The records that follow must be repeated verbatim, every one of them.

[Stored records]
....................

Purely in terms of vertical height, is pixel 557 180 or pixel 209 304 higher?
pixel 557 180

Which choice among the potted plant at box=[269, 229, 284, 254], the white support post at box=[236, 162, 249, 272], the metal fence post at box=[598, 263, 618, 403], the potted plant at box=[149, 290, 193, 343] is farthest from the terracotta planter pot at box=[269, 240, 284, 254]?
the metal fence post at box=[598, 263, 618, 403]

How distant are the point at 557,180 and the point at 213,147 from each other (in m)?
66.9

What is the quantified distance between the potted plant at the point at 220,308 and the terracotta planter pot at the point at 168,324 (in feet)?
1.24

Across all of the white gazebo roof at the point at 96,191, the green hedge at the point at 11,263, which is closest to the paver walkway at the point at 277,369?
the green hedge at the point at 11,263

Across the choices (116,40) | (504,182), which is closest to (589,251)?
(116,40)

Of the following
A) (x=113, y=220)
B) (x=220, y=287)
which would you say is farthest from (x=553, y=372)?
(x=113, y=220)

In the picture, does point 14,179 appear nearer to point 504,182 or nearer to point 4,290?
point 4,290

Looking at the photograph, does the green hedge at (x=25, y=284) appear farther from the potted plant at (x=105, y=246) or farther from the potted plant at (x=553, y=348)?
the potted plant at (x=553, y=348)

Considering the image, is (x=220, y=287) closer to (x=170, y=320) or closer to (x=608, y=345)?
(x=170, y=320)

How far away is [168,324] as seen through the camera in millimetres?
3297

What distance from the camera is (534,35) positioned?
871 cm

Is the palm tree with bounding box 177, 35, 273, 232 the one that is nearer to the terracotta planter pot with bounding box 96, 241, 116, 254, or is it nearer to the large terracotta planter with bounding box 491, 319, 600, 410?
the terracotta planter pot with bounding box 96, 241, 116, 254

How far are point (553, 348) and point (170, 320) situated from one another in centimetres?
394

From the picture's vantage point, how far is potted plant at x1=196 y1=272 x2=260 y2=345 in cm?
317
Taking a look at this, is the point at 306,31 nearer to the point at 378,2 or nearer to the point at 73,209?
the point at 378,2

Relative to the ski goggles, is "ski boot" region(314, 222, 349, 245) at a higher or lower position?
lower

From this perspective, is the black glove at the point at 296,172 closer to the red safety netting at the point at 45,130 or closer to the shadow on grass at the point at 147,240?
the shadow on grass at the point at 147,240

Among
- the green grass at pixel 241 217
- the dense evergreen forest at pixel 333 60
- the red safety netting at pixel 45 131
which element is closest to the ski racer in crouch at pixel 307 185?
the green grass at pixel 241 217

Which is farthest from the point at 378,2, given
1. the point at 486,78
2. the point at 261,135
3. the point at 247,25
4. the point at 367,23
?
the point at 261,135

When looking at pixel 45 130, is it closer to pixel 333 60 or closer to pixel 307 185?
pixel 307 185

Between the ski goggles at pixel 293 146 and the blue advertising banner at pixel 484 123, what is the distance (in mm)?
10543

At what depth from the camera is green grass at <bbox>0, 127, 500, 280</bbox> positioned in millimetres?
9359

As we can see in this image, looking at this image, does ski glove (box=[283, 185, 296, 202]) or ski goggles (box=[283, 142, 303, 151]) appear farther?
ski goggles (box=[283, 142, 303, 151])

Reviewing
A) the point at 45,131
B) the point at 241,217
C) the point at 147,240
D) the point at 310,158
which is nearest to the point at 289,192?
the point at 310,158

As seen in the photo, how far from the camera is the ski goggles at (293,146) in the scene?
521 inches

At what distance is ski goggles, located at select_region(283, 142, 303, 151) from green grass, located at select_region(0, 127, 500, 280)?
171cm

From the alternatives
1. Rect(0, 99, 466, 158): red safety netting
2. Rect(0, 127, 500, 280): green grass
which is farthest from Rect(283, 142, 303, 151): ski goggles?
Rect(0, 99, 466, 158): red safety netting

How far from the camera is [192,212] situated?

....................

> _ANSWER TO THE EXERCISE_:
Purely in terms of vertical height, is pixel 557 180 or pixel 209 304 higher?
pixel 557 180

Which choice among the potted plant at box=[269, 229, 284, 254], the white support post at box=[236, 162, 249, 272], the metal fence post at box=[598, 263, 618, 403], the potted plant at box=[149, 290, 193, 343] is farthest from the terracotta planter pot at box=[269, 240, 284, 254]?
the metal fence post at box=[598, 263, 618, 403]

How distant are the point at 557,180 and the point at 213,147 from each other (in m)?
66.9

What is the quantified distance between the potted plant at the point at 220,308 and the terracotta planter pot at the point at 168,324 (in feet)?
1.24

Across all of the white gazebo roof at the point at 96,191, the green hedge at the point at 11,263, which is closest to the paver walkway at the point at 277,369?
the green hedge at the point at 11,263

Across the choices (116,40) | (504,182), which is closest to (589,251)?
(116,40)

Of the following
A) (x=113, y=220)
B) (x=220, y=287)
which would you say is farthest from (x=553, y=372)?
(x=113, y=220)

In the picture, does point 14,179 appear nearer to point 504,182 or nearer to point 4,290?
point 4,290

Looking at the photograph, does the green hedge at (x=25, y=284) appear farther from the potted plant at (x=105, y=246) or farther from the potted plant at (x=553, y=348)?
the potted plant at (x=553, y=348)

Considering the image, is (x=220, y=287) closer to (x=170, y=320) or closer to (x=608, y=345)?
(x=170, y=320)

How far away is [168,324] as seen through the camera in millimetres?
3297

What distance from the camera is (534,35) positioned?
871 cm

Is the palm tree with bounding box 177, 35, 273, 232 the one that is nearer to the terracotta planter pot with bounding box 96, 241, 116, 254, or is it nearer to the large terracotta planter with bounding box 491, 319, 600, 410?
the terracotta planter pot with bounding box 96, 241, 116, 254

How far are point (553, 348) and point (170, 320) situated from one another in centimetres?
394

From the picture's vantage point, how far is potted plant at x1=196 y1=272 x2=260 y2=345 in cm?
317
Taking a look at this, is the point at 306,31 nearer to the point at 378,2 or nearer to the point at 73,209?
the point at 378,2

Relative to the ski goggles, is "ski boot" region(314, 222, 349, 245) at a higher or lower position?
lower

From this perspective, is the black glove at the point at 296,172 closer to the red safety netting at the point at 45,130 or closer to the shadow on grass at the point at 147,240?
the shadow on grass at the point at 147,240

Among
- the green grass at pixel 241 217
- the dense evergreen forest at pixel 333 60
- the red safety netting at pixel 45 131
which element is closest to the ski racer in crouch at pixel 307 185?
the green grass at pixel 241 217

Which is farthest from the point at 378,2, given
1. the point at 486,78
2. the point at 261,135
3. the point at 247,25
4. the point at 367,23
?
the point at 261,135

When looking at pixel 45 130, is it closer to pixel 333 60 or closer to pixel 307 185?
pixel 307 185

Between the ski goggles at pixel 293 146 and the blue advertising banner at pixel 484 123, what is the distance (in mm)?
10543

At what depth from the camera is green grass at <bbox>0, 127, 500, 280</bbox> positioned in millimetres?
9359

As we can see in this image, looking at this image, does ski glove (box=[283, 185, 296, 202]) or ski goggles (box=[283, 142, 303, 151]) appear farther?
ski goggles (box=[283, 142, 303, 151])

Reviewing
A) the point at 45,131
B) the point at 241,217
C) the point at 147,240
D) the point at 310,158
which is nearest to the point at 289,192?
the point at 310,158

As seen in the photo, how far from the camera is the ski goggles at (293,146) in the scene?
521 inches

At what distance is ski goggles, located at select_region(283, 142, 303, 151) from green grass, located at select_region(0, 127, 500, 280)?
171cm

From the alternatives
1. Rect(0, 99, 466, 158): red safety netting
2. Rect(0, 127, 500, 280): green grass
which is farthest from Rect(283, 142, 303, 151): ski goggles?
Rect(0, 99, 466, 158): red safety netting

How far from the camera is [192,212] situated?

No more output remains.